Eastern Nations Now Own Over 1/4 of Government Gold Bullion Holdings

This week, citizens of the United Kingdom, those in once colonies of the former British empire, and people around the world are mourning the loss of Queen Elizabeth the 2nd. 

Passing away at age 95, her reign of 70 years and 214 days was the longest of any British monarch and the second-longest recorded ruling of any monarch of a sovereign country in world history.

It was common to see Queen Elizabeth's resemblance to many popular modern bullion gold, silver, and precious metals coins struck by the Royal Mint (Silver Britannias), Australia's Perth Mint (Silver Kangaroos), the Royal Canadian Mint (Silver Maple Leafs), and others.

The former British empire's dominant reserve currency status gave way to the current US dollar following World War 1 and especially after World War 2, respectively, as Queen Elizabeth II began her reign in 1952. 
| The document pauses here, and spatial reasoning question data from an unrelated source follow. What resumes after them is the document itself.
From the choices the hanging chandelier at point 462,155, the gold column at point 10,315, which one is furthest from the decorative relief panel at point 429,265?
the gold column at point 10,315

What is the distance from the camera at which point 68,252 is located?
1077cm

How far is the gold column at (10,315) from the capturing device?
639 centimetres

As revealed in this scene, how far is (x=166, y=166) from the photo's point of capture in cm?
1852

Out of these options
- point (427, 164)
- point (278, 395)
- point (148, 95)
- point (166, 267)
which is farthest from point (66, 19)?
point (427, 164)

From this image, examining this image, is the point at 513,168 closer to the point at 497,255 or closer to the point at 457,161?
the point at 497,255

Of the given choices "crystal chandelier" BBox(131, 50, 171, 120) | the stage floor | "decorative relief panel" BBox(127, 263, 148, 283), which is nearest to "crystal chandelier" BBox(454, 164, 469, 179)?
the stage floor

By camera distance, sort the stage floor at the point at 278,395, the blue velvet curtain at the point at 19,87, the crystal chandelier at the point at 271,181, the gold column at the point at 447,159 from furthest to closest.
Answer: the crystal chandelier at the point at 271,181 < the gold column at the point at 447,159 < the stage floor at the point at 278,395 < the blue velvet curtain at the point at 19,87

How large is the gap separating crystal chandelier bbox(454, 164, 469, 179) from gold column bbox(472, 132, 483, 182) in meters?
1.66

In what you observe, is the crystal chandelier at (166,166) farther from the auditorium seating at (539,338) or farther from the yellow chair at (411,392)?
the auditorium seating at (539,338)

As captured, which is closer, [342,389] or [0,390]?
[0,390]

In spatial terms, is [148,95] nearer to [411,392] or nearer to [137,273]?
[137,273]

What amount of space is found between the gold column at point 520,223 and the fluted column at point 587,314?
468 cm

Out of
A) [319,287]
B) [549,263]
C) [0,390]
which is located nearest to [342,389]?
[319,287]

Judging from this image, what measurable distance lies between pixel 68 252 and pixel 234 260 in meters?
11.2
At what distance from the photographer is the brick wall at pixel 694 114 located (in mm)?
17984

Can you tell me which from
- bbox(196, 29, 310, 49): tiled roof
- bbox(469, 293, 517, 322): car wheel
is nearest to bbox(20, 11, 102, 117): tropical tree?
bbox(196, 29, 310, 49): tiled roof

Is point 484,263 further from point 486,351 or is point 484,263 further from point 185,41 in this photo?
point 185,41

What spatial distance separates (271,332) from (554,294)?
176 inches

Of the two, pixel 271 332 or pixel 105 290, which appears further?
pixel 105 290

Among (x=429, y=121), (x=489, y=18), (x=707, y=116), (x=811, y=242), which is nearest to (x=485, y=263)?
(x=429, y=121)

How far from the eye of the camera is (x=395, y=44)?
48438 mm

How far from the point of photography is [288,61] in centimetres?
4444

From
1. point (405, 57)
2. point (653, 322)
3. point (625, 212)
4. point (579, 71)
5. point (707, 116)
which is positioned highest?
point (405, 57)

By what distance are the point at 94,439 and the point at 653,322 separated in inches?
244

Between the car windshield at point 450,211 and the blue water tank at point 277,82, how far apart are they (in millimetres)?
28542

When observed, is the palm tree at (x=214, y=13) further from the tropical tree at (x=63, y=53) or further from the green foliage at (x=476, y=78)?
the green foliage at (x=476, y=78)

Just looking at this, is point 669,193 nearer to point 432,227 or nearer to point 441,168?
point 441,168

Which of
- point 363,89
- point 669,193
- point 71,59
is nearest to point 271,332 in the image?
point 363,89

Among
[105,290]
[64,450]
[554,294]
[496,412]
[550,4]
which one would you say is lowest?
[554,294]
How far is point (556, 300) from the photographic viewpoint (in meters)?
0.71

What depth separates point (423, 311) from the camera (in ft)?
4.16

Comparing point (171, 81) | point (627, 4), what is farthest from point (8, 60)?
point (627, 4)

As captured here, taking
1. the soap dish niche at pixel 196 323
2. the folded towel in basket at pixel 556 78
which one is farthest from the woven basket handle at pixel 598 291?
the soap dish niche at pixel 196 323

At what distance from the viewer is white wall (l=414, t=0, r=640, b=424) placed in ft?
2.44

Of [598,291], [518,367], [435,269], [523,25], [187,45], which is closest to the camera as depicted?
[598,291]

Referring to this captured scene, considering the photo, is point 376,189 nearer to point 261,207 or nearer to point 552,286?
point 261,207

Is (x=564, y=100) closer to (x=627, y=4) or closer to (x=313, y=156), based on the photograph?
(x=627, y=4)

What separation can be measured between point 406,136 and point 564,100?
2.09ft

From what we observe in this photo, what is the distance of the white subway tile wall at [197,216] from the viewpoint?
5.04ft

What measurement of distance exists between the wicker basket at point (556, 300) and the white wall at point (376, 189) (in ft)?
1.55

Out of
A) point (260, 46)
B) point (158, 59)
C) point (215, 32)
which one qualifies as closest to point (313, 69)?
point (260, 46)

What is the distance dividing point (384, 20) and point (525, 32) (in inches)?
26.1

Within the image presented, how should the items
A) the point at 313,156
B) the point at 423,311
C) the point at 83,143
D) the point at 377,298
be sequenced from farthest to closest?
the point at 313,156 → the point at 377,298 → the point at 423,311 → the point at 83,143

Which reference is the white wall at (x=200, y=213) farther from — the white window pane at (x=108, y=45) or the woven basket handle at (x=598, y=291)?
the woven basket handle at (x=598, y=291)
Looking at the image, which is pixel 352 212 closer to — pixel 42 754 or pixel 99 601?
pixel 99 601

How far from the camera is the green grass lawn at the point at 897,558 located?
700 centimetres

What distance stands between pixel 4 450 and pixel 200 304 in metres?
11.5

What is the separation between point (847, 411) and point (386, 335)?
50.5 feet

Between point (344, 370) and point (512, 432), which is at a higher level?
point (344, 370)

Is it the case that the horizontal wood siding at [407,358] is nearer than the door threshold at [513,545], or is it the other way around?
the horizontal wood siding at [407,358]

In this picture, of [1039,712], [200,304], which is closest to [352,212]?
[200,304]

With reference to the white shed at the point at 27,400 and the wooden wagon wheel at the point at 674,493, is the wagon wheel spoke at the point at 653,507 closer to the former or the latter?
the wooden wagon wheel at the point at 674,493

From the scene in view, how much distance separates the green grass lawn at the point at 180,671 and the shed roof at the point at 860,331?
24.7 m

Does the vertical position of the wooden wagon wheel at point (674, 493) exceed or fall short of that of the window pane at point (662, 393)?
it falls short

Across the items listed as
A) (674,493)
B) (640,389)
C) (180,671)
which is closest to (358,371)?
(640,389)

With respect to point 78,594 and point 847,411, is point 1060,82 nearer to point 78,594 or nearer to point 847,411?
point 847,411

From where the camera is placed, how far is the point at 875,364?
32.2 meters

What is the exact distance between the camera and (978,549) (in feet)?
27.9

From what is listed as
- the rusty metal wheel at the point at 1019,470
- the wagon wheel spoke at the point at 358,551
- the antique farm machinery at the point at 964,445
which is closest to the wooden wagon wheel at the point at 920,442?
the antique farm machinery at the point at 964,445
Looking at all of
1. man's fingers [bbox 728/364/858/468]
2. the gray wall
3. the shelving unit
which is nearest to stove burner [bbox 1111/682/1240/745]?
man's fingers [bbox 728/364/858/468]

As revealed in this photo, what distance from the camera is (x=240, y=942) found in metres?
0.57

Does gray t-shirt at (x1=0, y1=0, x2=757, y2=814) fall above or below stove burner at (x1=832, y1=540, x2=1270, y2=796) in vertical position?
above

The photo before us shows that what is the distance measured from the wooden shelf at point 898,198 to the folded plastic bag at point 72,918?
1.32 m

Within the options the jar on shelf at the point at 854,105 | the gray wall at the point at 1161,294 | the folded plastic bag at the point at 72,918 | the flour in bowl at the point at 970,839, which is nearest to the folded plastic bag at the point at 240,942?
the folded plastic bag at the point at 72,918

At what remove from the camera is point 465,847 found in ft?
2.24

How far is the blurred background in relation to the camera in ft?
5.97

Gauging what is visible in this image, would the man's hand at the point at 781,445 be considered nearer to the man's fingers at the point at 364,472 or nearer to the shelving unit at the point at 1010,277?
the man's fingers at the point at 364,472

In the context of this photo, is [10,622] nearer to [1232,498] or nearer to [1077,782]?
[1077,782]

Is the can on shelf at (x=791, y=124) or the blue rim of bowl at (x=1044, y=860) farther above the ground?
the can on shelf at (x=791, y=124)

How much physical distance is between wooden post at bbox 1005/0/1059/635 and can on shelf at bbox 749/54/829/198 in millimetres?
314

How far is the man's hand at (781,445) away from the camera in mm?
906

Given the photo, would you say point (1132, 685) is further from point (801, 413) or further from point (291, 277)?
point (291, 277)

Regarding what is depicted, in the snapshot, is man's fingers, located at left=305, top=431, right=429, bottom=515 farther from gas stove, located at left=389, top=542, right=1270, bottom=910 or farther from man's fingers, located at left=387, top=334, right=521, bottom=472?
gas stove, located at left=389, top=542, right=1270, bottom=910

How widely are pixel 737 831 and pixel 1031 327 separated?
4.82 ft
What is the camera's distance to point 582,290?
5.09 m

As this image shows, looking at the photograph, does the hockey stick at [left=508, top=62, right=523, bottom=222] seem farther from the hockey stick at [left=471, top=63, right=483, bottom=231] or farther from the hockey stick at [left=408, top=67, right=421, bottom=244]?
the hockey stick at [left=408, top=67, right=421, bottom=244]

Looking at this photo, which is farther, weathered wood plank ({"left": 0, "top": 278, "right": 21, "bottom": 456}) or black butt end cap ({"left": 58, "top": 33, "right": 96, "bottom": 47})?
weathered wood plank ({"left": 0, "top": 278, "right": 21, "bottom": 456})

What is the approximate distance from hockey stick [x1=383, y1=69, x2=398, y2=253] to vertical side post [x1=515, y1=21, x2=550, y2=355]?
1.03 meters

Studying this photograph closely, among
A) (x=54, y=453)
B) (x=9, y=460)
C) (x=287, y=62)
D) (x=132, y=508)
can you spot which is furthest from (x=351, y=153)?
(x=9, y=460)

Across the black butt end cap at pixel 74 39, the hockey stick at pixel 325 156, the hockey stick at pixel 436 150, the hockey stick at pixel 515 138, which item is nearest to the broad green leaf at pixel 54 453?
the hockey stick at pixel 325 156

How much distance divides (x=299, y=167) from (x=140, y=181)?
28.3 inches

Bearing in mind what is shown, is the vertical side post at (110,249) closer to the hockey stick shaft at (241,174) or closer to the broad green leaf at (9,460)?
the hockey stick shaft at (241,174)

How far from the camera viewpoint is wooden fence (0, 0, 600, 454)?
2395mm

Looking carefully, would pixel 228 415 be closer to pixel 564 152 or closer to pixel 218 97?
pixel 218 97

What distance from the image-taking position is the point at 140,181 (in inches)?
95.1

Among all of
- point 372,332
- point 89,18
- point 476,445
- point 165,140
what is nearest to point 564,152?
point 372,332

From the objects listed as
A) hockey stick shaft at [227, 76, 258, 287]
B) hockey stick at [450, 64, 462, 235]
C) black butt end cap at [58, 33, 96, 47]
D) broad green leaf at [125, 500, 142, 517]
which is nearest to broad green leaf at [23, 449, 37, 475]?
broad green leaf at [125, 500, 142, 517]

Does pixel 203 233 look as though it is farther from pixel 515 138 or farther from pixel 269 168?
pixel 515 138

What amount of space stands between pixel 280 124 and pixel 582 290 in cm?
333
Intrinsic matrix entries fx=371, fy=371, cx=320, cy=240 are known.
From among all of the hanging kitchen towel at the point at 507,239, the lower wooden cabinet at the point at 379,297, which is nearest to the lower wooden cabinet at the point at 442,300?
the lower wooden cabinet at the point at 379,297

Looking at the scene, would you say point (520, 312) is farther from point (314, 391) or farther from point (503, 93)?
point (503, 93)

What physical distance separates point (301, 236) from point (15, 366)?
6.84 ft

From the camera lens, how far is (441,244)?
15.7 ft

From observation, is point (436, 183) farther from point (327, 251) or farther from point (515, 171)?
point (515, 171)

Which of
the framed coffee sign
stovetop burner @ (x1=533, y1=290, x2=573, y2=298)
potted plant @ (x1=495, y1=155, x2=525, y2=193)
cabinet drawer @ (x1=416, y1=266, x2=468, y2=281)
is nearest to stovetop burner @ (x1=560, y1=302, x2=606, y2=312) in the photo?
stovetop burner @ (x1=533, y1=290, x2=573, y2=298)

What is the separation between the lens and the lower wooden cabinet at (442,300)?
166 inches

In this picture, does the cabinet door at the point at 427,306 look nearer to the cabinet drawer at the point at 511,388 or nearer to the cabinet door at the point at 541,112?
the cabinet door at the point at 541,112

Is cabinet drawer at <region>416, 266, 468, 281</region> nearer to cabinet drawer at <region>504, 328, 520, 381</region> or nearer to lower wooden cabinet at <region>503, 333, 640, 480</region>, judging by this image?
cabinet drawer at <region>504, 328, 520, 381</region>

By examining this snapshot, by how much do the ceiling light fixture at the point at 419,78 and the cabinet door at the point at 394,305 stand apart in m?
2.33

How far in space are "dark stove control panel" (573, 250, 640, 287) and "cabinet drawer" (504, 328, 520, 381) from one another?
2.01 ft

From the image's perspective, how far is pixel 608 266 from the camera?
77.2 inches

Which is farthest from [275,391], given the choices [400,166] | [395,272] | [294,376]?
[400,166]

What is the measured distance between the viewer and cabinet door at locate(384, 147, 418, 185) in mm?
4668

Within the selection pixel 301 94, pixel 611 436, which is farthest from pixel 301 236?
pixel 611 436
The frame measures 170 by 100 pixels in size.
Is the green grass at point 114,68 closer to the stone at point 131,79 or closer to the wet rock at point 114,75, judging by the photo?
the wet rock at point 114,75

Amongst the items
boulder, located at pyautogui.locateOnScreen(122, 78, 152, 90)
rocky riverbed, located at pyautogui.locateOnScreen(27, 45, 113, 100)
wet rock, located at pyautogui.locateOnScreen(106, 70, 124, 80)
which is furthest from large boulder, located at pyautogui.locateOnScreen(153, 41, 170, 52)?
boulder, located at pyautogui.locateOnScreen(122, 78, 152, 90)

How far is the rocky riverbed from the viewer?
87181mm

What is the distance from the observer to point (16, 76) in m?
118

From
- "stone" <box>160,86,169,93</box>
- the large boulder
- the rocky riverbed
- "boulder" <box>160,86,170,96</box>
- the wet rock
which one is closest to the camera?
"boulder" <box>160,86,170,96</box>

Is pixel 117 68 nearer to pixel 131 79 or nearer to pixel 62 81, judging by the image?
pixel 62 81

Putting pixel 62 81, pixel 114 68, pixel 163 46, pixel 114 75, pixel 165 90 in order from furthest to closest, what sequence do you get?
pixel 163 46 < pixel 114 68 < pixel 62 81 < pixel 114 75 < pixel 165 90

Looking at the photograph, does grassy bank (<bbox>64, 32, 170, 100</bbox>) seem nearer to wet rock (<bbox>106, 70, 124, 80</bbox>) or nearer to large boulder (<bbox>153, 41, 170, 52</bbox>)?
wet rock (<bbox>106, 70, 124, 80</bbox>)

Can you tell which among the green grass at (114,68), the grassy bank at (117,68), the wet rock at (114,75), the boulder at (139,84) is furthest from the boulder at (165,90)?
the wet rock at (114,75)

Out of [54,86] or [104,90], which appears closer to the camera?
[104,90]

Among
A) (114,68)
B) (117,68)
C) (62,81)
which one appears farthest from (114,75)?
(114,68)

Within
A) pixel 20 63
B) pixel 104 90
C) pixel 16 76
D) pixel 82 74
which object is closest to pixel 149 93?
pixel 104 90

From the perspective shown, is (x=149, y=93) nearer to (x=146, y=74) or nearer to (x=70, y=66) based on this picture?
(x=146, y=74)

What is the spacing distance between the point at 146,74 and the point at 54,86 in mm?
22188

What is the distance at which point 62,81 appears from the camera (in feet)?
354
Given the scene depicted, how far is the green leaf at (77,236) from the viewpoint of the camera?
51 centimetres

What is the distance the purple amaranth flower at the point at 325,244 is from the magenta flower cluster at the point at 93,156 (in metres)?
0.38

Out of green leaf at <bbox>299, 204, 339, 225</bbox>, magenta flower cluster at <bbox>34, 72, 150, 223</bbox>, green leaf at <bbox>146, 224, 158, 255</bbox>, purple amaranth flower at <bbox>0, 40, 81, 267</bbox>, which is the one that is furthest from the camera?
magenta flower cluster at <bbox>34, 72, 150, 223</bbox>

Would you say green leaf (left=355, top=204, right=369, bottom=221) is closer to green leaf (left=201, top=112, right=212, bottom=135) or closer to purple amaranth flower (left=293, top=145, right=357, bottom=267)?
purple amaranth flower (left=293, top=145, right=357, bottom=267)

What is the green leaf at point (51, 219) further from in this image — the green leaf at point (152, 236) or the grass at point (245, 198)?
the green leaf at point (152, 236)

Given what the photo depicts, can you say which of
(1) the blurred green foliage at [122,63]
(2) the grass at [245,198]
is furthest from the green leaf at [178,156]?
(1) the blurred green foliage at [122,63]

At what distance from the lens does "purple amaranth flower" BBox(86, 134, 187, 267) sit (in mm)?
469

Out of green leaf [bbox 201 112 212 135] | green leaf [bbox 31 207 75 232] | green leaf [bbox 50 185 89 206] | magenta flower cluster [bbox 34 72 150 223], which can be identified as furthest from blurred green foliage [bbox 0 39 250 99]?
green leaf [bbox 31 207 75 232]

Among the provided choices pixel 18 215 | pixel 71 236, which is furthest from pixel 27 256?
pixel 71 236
This week began with a dystopic clip going viral on Twitter, apparently from a British morning television where they are now giving away prizes for four months of free energy bills as we turn towards winter and rapidly escalating heating bill cost projections of 3,582 and 4,266 fiat pounds per household annually.

The gold and silver spot prices rebounded slightly in trading this shortened week.

The silver spot price climbed with ask prices nearing $19 oz.

The gold spot price looks to close around $1720 oz.

The gold-silver ratio closes at 91, which is still on a historic basis high, favoring silver bullion as the better long-term value buy at the moment.

This gold-silver ratio chart's red line in our video update this week illustrates how the gold-silver ratio has been averaging higher generally, with spikes both above and below the general green trend line throughout this entire fiat currency era.

A repeat of silver outperformance of gold akin to the 2010 to 2011 run would have the gold-silver ratio eventually breaking below 50 at some point in the building bullion bull market.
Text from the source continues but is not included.